(Stored data entries)
_____

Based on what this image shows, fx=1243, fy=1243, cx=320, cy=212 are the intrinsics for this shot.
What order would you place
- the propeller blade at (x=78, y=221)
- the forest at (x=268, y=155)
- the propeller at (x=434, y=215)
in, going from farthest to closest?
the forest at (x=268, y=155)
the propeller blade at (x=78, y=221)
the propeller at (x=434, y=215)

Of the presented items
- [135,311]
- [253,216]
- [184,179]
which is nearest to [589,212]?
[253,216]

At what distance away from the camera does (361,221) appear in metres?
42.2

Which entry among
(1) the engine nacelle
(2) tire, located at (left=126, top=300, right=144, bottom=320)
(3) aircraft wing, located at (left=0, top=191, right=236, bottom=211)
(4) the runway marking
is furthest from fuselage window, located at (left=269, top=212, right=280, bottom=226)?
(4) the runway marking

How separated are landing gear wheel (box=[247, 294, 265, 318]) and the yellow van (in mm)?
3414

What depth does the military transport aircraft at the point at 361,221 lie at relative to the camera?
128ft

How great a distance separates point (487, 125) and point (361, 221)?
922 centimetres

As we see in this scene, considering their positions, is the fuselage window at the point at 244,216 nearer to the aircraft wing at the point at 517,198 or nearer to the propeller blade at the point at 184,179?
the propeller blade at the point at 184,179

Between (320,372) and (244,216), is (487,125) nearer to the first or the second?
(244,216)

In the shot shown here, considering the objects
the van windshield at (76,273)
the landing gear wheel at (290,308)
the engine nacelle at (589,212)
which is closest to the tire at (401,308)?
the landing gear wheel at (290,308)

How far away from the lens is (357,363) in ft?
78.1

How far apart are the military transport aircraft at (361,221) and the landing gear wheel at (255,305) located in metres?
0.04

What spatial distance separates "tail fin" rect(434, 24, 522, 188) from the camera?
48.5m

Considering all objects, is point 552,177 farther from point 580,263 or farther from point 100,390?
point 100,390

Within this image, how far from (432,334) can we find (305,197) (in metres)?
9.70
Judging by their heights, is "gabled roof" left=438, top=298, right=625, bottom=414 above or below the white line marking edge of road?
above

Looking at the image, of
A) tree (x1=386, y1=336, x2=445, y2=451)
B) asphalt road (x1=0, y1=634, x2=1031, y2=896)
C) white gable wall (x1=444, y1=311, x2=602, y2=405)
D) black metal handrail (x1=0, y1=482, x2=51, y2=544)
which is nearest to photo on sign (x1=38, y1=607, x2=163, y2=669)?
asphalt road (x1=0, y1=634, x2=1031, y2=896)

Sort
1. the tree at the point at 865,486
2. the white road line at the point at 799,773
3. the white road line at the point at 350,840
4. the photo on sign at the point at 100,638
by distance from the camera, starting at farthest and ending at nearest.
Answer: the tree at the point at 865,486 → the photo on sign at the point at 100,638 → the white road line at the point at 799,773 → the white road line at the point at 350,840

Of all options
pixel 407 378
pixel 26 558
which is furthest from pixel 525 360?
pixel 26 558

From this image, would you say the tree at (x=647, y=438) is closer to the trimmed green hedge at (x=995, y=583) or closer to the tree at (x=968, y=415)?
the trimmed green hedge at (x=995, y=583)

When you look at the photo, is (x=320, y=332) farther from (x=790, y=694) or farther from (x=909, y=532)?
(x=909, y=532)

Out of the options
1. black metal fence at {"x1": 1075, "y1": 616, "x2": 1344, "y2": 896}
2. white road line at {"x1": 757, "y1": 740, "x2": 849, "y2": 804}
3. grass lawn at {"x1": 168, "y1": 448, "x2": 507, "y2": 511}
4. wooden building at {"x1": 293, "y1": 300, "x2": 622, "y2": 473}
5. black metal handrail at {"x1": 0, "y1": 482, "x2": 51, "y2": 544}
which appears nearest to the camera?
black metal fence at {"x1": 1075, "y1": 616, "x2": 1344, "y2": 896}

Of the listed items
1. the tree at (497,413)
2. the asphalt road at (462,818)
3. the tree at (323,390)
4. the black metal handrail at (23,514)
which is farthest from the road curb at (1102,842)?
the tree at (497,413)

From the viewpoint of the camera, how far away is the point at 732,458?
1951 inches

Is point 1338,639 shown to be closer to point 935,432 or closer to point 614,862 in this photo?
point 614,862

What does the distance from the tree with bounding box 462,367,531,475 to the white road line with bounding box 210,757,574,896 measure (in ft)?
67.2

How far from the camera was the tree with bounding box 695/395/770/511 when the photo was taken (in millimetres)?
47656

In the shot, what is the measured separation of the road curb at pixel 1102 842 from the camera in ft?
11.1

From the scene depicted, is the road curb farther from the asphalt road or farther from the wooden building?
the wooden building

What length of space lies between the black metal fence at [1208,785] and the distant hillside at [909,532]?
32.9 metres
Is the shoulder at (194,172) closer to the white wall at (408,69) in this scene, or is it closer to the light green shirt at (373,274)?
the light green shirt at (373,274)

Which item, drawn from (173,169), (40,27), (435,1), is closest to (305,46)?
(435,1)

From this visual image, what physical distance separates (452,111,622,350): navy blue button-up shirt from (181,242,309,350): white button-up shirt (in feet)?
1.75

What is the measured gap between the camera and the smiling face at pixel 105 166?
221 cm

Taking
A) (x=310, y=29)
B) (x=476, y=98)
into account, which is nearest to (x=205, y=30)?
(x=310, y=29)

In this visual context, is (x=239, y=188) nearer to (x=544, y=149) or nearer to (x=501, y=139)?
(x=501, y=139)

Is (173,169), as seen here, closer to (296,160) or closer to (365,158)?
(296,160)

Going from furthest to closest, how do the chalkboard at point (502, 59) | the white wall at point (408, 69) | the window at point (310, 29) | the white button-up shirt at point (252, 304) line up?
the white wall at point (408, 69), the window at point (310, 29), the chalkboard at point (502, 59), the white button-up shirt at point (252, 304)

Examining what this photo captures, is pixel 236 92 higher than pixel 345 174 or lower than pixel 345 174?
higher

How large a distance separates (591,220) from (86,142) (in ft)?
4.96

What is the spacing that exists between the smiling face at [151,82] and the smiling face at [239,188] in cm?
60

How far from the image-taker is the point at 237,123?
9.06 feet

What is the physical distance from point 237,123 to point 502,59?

_____

* Exercise:
Repeat exactly the lines above, starting with the line that contains "Which item, drawn" and ending with the last line, both included, and nothing else.

* Answer to this exercise:
Which item, drawn from (173,169), (40,27), (435,1), is closest to (305,46)?
(435,1)

From this visual image, what physical distance separates (452,111,622,350): navy blue button-up shirt from (181,242,309,350): white button-up shirt (in feet)?
1.75

What is the measured gap between the camera and the smiling face at pixel 105 166?
221 cm

Taking
A) (x=310, y=29)
B) (x=476, y=98)
into account, which is nearest to (x=205, y=30)?
(x=310, y=29)

In this visual context, is (x=239, y=188) nearer to (x=544, y=149) or nearer to (x=501, y=139)?
(x=501, y=139)

Is (173,169), as seen here, closer to (296,160) or closer to (365,158)?
(296,160)

Going from furthest to closest, how do the chalkboard at point (502, 59) | the white wall at point (408, 69) | the window at point (310, 29) | the white button-up shirt at point (252, 304) line up?
the white wall at point (408, 69), the window at point (310, 29), the chalkboard at point (502, 59), the white button-up shirt at point (252, 304)

Examining what this photo captures, is pixel 236 92 higher than pixel 345 174 or lower than pixel 345 174?
higher

How large a distance separates (591,220) from (86,142) (in ft)?
4.96

What is the spacing that exists between the smiling face at [151,82] and the smiling face at [239,188] in cm?
60

How far from the image-taker is the point at 237,123?
9.06 feet

What is the physical distance from point 237,123 to point 502,59?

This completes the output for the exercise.